A variety of drugs such as the commonly prescribed benzodiazepines (BZs) are available for the treatment of both disorders [3]. Although their use is safe compared to the now mostly obsolete barbiturates, they can generate a range of adverse effects such as lethargy, daytime sedation, amnesia, or involuntary muscle relaxation. Furthermore, long-term use of BZs, as would be necessary for the treatment of chronic insomnia or anxiety, leads to tolerance against the anxiolytic and sedative effects. Moreover, dependence and withdrawal symptoms can occur, which further limits their use [4]. This high risk of adverse effects combined with the limited prescription time of BZs and other conventional drugs [5] might be one of the reasons why an increasing percentage of insomnia and, particularly, anxiety patients rely on herbal preparations [6]. Although the use of herbal drugs is not free of unwanted side effects, they are still considered safe, well tolerated, and effective due to the experience gained from long-term usage. Nonetheless, scientific evaluation of their activity and underlying molecular mechanisms are rare [7], [8].

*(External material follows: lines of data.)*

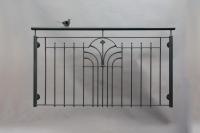 franz. Balkon aus Stahl feuerverzinkt, lackiert mit einem Vogel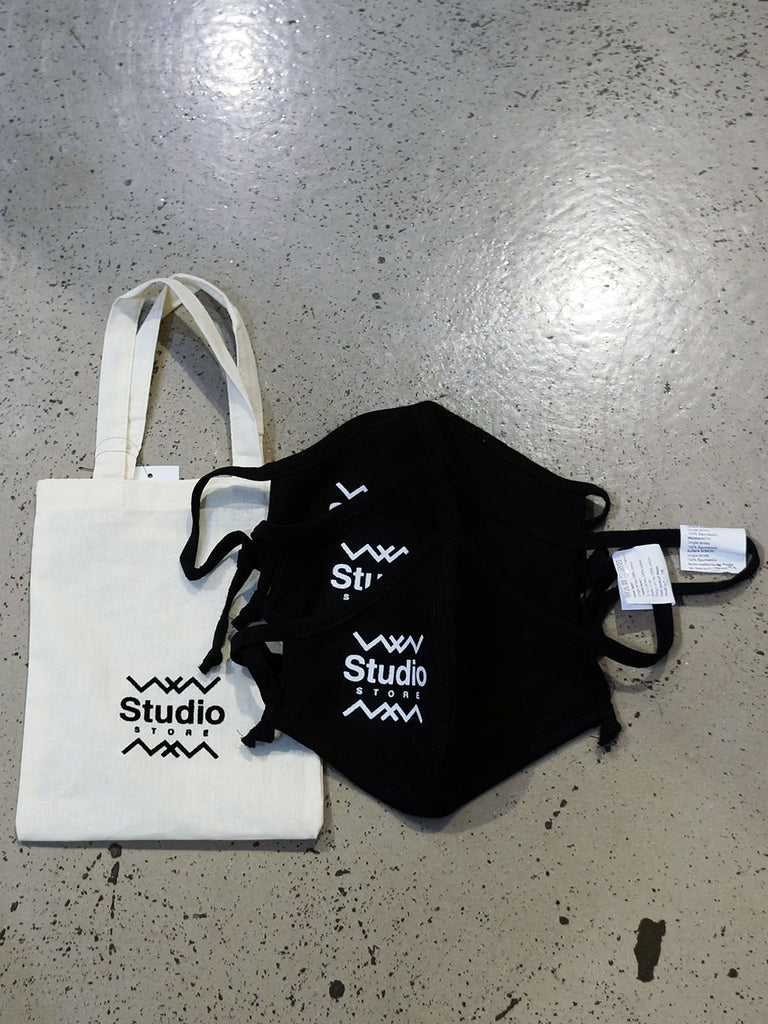 Studio Face Mask Black Logo With Little Bag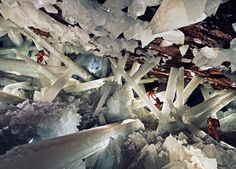 giant crystal caves, mexico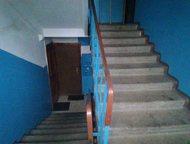 Гатчина: Продам комнату в г, Гатчине Продажа комнаты в Гатчине по ул. Урицкого д. 35  в 5-ти этажном панельном доме на 3-ем этаже.   Площадь комнаты - 11 м2 ,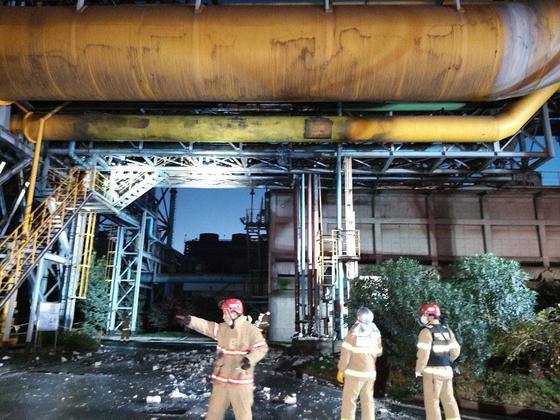 24일 오후 4시 2분께 전남 광양제철소에서 고압가스 누출로 인한 폭발사고가 일어나 소방당국이 사고 원인을 조사하고 있다. 사진 소방청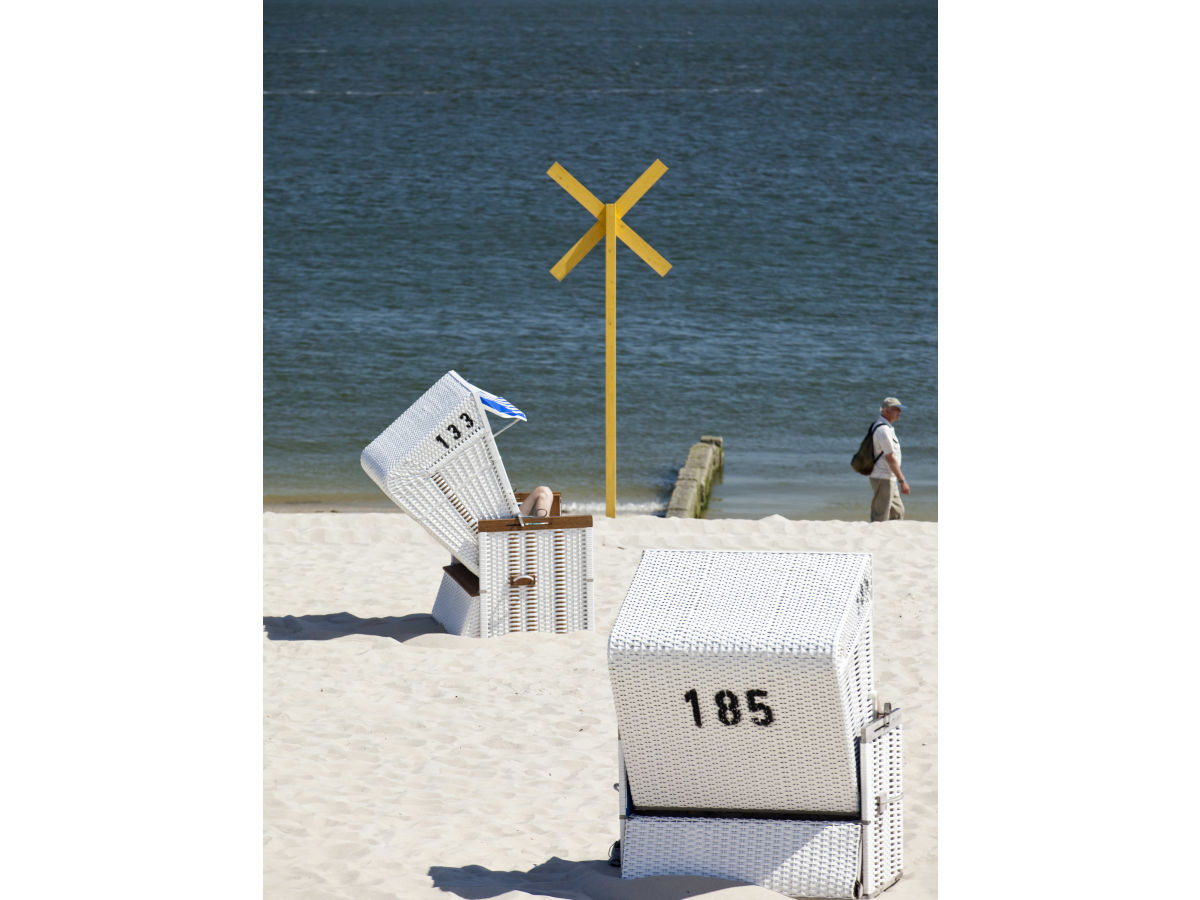 Ferienhaus raanwai 40 a rantum firma verw ges alte strandvogtei mbh frau birte clarenbach - Badezimmer strand look ...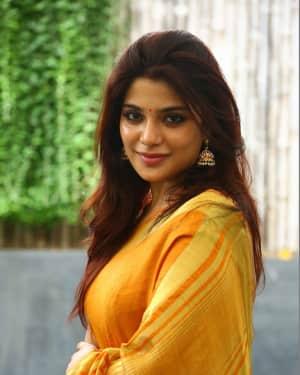 Actress Aathmika in Saree Latest Photos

A Chinese herbal medicine frequently prescribed against childhood insomnia and night terrors is Junci Medulla – the pith of Juncus effusus L. [9]. Several compound classes were detected in J. effuses, such as phenanthrene derivatives, cyclo-artane type triterpenes, flavonoids, phenolic acid derivatives, as well as essential oil components, β-sitosterol and α-tocopherol, and could already be isolated from J. effusus and related species [9], [10]. Studies regarding their pharmacological activity mainly focus on the phenanthrene derivatives, which displayed anti-algal, antimicrobial, phototoxic, and cytotoxic activities, whereby similar compounds derived from other plant families were studied for their anticancer, spasmolytic, and anticoagulative activities, as reviewed by Kovacs et al. [11]. The anxiolytic and sedative activities of one compound from J. effusus, dehydroeffusol, have recently been established in vivo [12], whereas the underlying mechanisms are still unknown.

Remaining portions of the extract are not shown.